■ Spatial reasoning question data ■
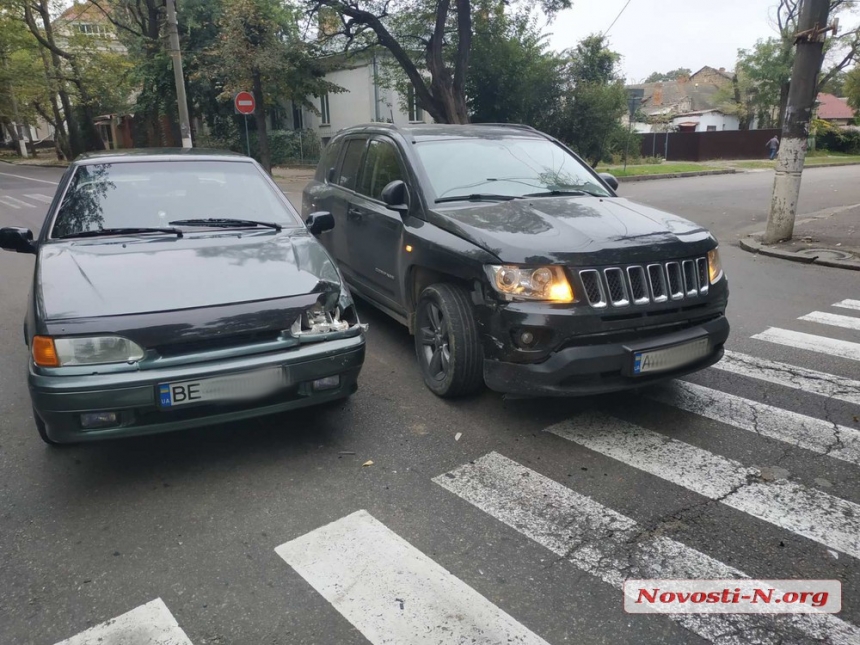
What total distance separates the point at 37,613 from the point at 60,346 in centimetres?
124

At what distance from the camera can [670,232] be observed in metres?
4.28

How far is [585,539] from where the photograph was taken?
3137 millimetres

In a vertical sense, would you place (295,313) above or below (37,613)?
above

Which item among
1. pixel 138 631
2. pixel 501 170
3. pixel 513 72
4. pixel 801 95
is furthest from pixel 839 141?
pixel 138 631

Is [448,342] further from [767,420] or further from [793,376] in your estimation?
[793,376]

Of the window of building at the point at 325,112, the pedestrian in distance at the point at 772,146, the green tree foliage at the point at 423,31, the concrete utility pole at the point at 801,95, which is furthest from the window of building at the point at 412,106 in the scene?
the pedestrian in distance at the point at 772,146

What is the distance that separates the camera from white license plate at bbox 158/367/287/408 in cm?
335

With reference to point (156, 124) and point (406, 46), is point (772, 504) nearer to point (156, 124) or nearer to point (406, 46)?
point (406, 46)

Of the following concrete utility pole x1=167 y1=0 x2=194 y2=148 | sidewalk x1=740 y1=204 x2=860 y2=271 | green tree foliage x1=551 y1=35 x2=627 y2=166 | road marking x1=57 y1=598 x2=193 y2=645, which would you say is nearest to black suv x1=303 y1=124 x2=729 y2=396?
road marking x1=57 y1=598 x2=193 y2=645

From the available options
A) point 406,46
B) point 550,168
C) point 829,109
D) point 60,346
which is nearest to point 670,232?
point 550,168

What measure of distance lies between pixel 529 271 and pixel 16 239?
3.34 m

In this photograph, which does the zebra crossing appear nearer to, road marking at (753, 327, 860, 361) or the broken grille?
the broken grille

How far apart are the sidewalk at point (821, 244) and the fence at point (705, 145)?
28320 mm

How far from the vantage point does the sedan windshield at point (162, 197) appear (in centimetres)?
449
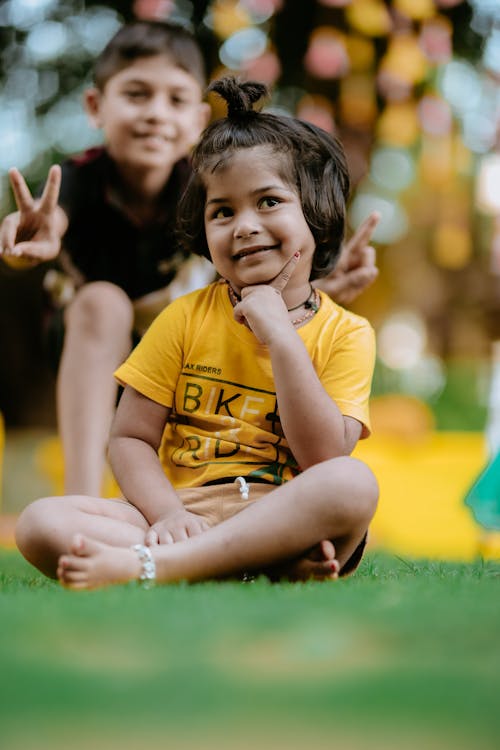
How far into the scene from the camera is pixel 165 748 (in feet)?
2.64

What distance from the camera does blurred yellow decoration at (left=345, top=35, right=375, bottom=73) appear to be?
4.54 meters

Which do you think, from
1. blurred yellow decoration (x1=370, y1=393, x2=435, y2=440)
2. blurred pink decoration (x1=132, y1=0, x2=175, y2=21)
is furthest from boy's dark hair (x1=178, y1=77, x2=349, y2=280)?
blurred pink decoration (x1=132, y1=0, x2=175, y2=21)

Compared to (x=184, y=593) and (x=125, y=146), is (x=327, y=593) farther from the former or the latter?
(x=125, y=146)

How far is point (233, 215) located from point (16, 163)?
383 cm

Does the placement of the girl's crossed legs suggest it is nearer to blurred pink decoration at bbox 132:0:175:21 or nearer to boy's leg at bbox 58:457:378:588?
boy's leg at bbox 58:457:378:588

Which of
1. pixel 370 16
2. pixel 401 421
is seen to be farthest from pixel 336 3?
pixel 401 421

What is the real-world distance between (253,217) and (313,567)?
582 millimetres

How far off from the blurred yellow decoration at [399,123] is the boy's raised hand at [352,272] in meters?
2.72

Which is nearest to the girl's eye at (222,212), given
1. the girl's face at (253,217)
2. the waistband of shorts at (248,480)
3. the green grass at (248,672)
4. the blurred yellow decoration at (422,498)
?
the girl's face at (253,217)

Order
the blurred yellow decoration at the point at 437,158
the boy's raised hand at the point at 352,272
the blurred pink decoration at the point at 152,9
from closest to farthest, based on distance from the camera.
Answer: the boy's raised hand at the point at 352,272 < the blurred pink decoration at the point at 152,9 < the blurred yellow decoration at the point at 437,158

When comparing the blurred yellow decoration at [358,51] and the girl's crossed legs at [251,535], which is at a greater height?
the blurred yellow decoration at [358,51]

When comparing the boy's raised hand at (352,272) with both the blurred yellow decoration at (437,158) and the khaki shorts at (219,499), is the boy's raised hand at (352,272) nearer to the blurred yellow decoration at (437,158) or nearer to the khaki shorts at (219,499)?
the khaki shorts at (219,499)

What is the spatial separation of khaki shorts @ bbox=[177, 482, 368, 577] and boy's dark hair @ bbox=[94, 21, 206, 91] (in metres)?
1.23

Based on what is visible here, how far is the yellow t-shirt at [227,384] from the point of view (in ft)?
5.30
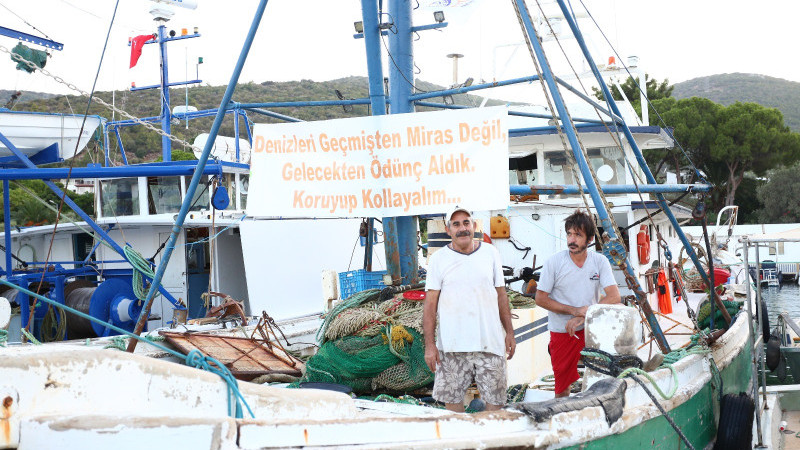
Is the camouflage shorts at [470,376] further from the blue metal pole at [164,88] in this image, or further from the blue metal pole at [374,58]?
the blue metal pole at [164,88]

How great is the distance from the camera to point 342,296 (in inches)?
332

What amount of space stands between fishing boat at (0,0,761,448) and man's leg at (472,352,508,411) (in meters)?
0.28

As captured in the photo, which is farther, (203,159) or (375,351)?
(203,159)

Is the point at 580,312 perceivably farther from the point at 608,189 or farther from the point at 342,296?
the point at 342,296

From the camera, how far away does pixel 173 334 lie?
771cm

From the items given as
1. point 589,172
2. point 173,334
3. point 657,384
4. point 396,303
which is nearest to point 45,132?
point 173,334

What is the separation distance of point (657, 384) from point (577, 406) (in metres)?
1.26

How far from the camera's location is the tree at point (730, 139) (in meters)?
41.2

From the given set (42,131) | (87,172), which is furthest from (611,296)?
(42,131)

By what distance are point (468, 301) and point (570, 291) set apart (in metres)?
0.87

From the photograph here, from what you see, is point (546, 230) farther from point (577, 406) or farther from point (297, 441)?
point (297, 441)

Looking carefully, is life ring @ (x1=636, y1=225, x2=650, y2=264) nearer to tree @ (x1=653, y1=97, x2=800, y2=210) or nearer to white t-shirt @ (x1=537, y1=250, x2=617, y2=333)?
white t-shirt @ (x1=537, y1=250, x2=617, y2=333)

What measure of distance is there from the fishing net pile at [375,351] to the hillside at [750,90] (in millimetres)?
85919

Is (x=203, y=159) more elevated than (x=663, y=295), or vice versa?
(x=203, y=159)
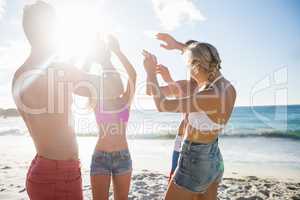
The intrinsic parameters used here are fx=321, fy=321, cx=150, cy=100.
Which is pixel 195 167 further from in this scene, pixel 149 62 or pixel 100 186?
pixel 100 186

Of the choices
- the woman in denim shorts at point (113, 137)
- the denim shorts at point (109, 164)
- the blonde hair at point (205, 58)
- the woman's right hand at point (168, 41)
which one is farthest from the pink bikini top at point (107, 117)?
the blonde hair at point (205, 58)

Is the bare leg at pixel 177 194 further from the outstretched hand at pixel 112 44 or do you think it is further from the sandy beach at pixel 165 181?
the sandy beach at pixel 165 181

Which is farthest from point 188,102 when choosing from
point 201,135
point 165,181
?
point 165,181

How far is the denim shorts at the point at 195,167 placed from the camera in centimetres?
268

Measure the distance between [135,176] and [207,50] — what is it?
5.58 meters

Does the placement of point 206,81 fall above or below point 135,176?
above

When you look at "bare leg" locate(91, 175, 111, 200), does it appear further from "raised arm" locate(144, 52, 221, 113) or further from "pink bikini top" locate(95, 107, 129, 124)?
"raised arm" locate(144, 52, 221, 113)

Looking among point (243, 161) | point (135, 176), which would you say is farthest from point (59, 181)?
point (243, 161)

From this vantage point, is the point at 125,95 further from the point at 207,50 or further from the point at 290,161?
the point at 290,161

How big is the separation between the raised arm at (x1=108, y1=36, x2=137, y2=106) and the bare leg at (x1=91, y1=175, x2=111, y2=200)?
0.87 meters

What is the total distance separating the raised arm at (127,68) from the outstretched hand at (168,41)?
555 millimetres

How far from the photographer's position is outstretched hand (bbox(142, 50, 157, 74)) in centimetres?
262

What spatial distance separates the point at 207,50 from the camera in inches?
105

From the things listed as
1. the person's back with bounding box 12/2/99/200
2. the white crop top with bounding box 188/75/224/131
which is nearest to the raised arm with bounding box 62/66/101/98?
Result: the person's back with bounding box 12/2/99/200
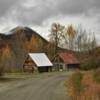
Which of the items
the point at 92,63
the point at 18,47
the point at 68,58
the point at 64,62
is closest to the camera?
the point at 92,63

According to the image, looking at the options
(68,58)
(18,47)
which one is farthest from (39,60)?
(18,47)

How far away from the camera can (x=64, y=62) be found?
75.9m

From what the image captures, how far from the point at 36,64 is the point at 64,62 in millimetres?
12277

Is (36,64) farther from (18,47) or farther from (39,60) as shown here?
(18,47)

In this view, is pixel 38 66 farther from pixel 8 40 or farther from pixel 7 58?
pixel 8 40

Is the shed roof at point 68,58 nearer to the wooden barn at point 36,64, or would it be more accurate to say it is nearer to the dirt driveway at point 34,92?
the wooden barn at point 36,64

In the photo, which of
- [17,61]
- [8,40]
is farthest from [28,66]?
[8,40]

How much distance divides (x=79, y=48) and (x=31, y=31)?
1996cm

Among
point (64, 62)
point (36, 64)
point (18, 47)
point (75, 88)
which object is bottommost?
point (75, 88)

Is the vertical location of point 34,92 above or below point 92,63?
below

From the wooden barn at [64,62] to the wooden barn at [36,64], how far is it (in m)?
7.15

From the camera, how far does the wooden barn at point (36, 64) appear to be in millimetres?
65863

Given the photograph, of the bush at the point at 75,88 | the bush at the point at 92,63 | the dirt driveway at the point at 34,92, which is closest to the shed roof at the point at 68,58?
the bush at the point at 92,63

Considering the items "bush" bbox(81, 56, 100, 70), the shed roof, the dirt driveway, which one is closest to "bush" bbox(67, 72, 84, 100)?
the dirt driveway
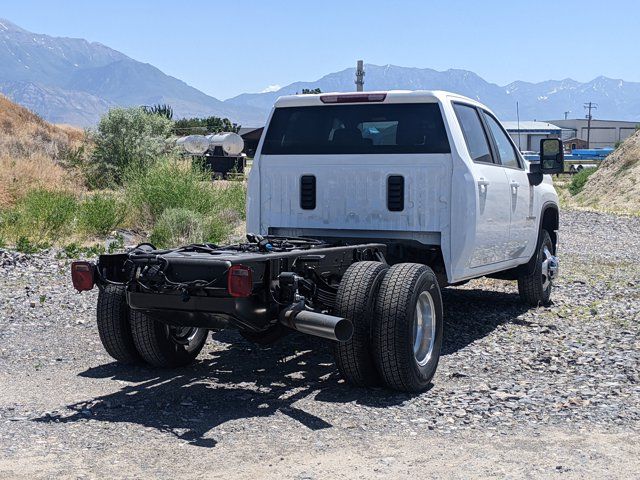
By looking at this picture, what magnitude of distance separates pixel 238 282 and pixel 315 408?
1135 millimetres

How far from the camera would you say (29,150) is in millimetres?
32531

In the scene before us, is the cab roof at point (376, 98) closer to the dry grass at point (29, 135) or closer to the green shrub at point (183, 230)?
the green shrub at point (183, 230)

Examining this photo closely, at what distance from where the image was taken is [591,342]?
8742 millimetres

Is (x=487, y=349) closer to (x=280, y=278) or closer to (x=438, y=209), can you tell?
(x=438, y=209)

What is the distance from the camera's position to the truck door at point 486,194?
848 cm

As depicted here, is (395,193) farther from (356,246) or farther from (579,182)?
(579,182)

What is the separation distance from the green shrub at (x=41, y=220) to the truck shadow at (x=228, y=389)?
791 centimetres

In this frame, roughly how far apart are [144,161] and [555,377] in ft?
75.4

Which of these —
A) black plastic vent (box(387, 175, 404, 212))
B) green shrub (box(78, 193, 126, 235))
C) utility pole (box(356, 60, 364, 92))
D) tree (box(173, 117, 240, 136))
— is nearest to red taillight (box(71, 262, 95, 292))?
black plastic vent (box(387, 175, 404, 212))

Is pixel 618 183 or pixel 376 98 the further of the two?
pixel 618 183

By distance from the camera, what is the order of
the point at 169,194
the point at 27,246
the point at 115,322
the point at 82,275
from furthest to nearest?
the point at 169,194, the point at 27,246, the point at 115,322, the point at 82,275

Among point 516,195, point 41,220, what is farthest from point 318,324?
point 41,220

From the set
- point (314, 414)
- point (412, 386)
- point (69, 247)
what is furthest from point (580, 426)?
point (69, 247)

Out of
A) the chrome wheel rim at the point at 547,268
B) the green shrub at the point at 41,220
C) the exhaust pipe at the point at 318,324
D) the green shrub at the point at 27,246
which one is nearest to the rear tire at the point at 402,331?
the exhaust pipe at the point at 318,324
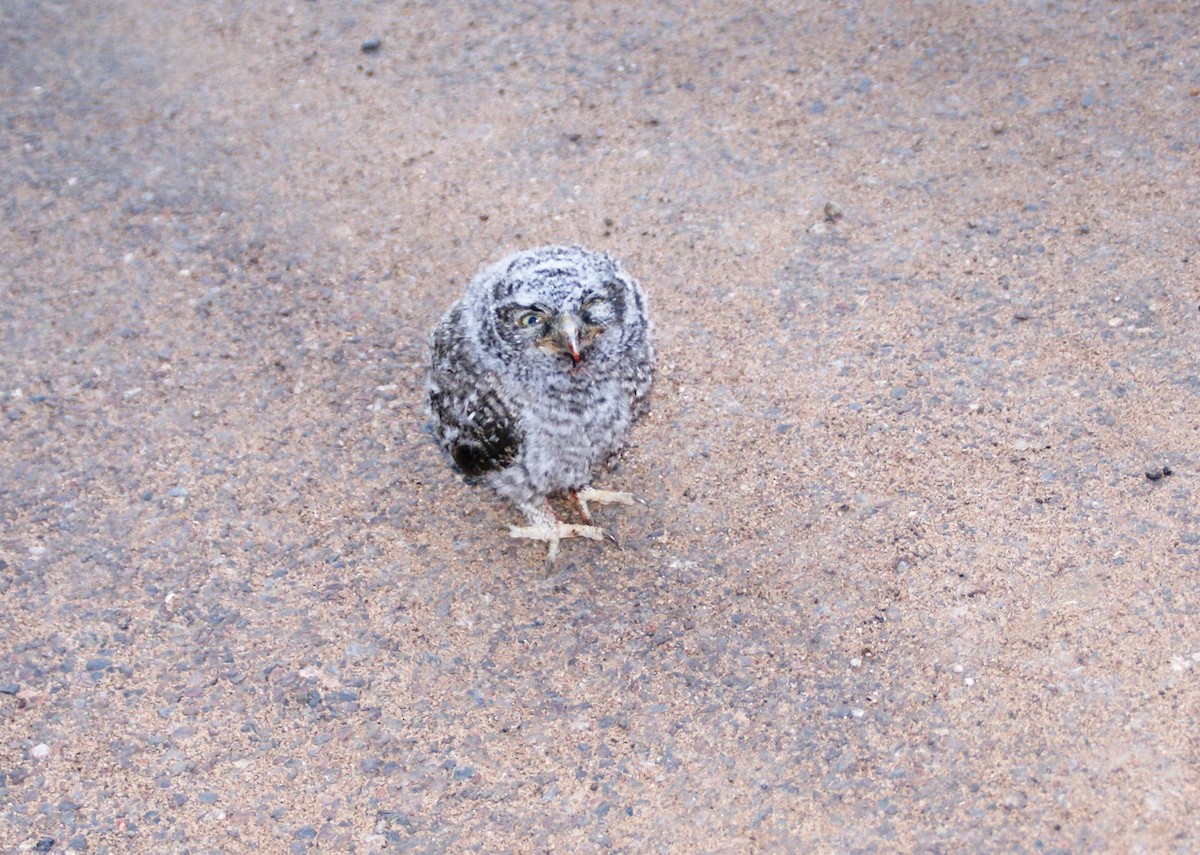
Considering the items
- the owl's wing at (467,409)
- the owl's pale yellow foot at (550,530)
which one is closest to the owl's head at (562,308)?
the owl's wing at (467,409)

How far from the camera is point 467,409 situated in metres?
4.72

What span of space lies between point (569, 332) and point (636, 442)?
3.54 ft

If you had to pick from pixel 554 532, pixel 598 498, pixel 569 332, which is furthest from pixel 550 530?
pixel 569 332

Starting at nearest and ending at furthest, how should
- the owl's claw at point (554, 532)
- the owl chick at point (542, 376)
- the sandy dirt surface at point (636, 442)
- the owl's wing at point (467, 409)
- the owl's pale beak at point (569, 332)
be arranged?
the sandy dirt surface at point (636, 442) < the owl's pale beak at point (569, 332) < the owl chick at point (542, 376) < the owl's wing at point (467, 409) < the owl's claw at point (554, 532)

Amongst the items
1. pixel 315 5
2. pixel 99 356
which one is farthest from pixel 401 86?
pixel 99 356

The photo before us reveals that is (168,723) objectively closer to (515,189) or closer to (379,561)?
(379,561)

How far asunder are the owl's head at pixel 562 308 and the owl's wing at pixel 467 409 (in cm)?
20

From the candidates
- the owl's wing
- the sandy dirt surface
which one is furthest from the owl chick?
the sandy dirt surface

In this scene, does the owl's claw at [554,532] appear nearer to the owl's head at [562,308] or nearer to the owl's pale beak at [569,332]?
the owl's head at [562,308]

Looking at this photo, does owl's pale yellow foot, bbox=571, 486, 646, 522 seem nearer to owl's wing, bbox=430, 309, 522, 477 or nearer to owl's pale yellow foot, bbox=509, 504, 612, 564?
owl's pale yellow foot, bbox=509, 504, 612, 564

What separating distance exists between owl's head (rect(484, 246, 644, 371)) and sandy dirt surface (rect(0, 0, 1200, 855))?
0.78 metres

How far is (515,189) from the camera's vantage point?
6.60 meters

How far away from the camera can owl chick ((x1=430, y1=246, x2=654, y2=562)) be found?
174 inches

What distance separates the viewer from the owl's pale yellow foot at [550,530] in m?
4.88
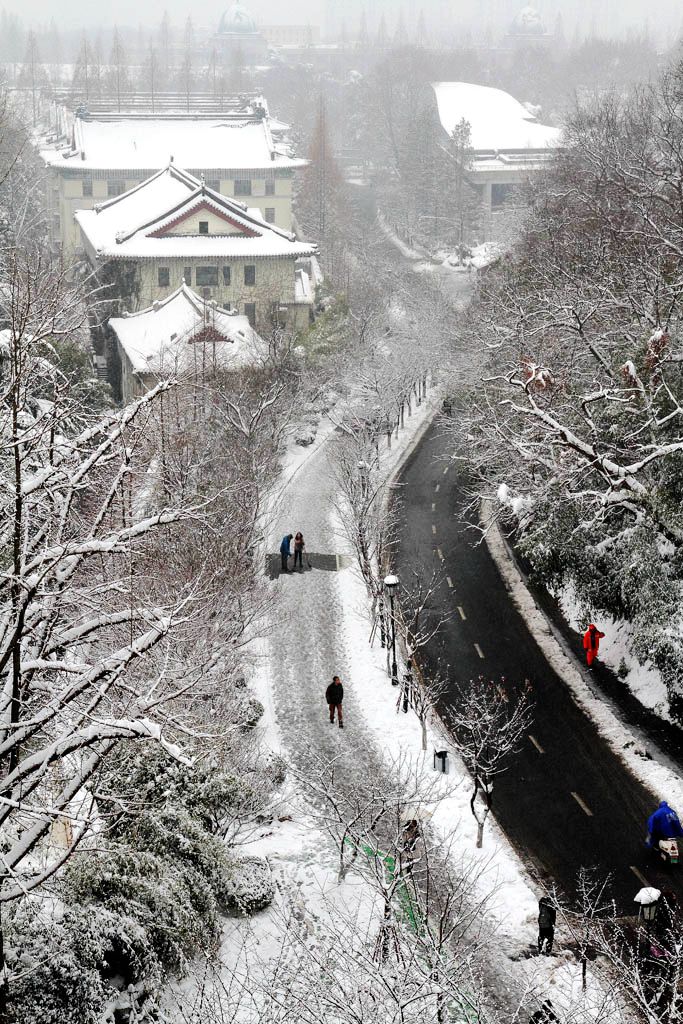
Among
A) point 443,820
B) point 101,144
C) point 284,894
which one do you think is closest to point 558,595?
point 443,820

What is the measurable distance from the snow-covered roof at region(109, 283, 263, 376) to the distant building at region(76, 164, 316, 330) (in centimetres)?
598

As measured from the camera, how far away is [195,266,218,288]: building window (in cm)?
5897

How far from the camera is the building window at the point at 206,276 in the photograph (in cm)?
5897

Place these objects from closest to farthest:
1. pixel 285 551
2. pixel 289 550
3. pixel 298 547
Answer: pixel 285 551
pixel 298 547
pixel 289 550

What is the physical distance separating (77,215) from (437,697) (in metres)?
49.3

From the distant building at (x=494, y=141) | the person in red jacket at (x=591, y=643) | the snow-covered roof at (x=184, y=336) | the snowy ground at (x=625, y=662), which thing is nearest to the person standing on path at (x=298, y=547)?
the snow-covered roof at (x=184, y=336)

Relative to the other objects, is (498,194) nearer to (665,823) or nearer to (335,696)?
(335,696)

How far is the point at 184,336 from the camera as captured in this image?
45.5 m

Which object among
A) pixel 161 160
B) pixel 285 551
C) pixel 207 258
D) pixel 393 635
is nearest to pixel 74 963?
pixel 393 635

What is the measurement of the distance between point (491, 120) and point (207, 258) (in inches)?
2454

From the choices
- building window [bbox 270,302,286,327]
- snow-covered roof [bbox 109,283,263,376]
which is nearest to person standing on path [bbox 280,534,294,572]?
snow-covered roof [bbox 109,283,263,376]

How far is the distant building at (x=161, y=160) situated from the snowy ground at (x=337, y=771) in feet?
156

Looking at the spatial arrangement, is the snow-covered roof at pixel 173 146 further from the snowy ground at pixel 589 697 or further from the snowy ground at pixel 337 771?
the snowy ground at pixel 589 697

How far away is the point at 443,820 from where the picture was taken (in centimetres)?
2270
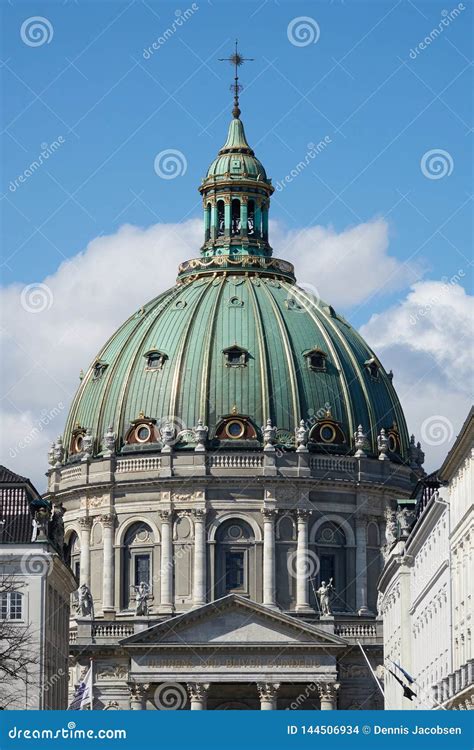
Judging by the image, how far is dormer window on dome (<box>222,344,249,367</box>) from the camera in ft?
502

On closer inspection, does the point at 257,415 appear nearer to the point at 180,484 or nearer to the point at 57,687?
the point at 180,484

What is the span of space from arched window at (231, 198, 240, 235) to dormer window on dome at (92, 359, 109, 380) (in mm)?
14434

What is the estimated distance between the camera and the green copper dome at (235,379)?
153 m

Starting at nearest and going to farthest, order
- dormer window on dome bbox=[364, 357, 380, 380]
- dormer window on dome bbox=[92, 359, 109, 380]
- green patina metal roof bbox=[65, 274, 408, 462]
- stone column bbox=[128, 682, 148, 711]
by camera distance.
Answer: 1. stone column bbox=[128, 682, 148, 711]
2. green patina metal roof bbox=[65, 274, 408, 462]
3. dormer window on dome bbox=[364, 357, 380, 380]
4. dormer window on dome bbox=[92, 359, 109, 380]

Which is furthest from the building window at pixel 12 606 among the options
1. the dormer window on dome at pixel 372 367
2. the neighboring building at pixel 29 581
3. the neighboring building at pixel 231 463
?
the dormer window on dome at pixel 372 367

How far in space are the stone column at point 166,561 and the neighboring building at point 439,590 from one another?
36.8m

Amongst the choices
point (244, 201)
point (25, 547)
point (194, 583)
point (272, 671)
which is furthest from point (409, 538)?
point (244, 201)

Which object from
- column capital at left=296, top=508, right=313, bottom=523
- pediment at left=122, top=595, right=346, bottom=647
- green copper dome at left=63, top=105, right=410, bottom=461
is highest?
green copper dome at left=63, top=105, right=410, bottom=461

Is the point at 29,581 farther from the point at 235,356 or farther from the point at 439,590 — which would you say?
the point at 235,356

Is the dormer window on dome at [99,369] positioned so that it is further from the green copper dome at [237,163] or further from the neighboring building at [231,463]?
the green copper dome at [237,163]

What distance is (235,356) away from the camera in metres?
154

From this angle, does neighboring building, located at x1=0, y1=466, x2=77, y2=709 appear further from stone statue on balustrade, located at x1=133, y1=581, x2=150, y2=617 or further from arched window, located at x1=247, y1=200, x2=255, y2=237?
arched window, located at x1=247, y1=200, x2=255, y2=237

■ OBJECTIVE ■
Locate "Which is furthest from the building" in the material, then quote the line that contains it and all lines after it through the final one.

■ RESULT FOR THIS TASK ■
Which is furthest from the building window at pixel 12 606 among the options
1. the dormer window on dome at pixel 372 367
2. the neighboring building at pixel 29 581
3. the neighboring building at pixel 231 463
?
the dormer window on dome at pixel 372 367

How far in space are the stone column at point 166,561 and the neighboring building at point 439,590 from one another?
36.8m

Amongst the choices
point (244, 201)
point (25, 547)
point (194, 583)
point (272, 671)
which is furthest from point (409, 538)?
point (244, 201)

Which object from
- column capital at left=296, top=508, right=313, bottom=523
- pediment at left=122, top=595, right=346, bottom=647
- green copper dome at left=63, top=105, right=410, bottom=461
is highest?
green copper dome at left=63, top=105, right=410, bottom=461

Is the point at 29,581 farther from the point at 235,356 or farther from the point at 439,590 — which would you say?
the point at 235,356

Is the dormer window on dome at [99,369] positioned so that it is further from the green copper dome at [237,163] or further from the neighboring building at [231,463]?
the green copper dome at [237,163]

What distance is (235,356) away from the camera in metres?
154

From this angle, does neighboring building, located at x1=0, y1=466, x2=77, y2=709 appear further from stone statue on balustrade, located at x1=133, y1=581, x2=150, y2=617 or further from arched window, located at x1=247, y1=200, x2=255, y2=237?
arched window, located at x1=247, y1=200, x2=255, y2=237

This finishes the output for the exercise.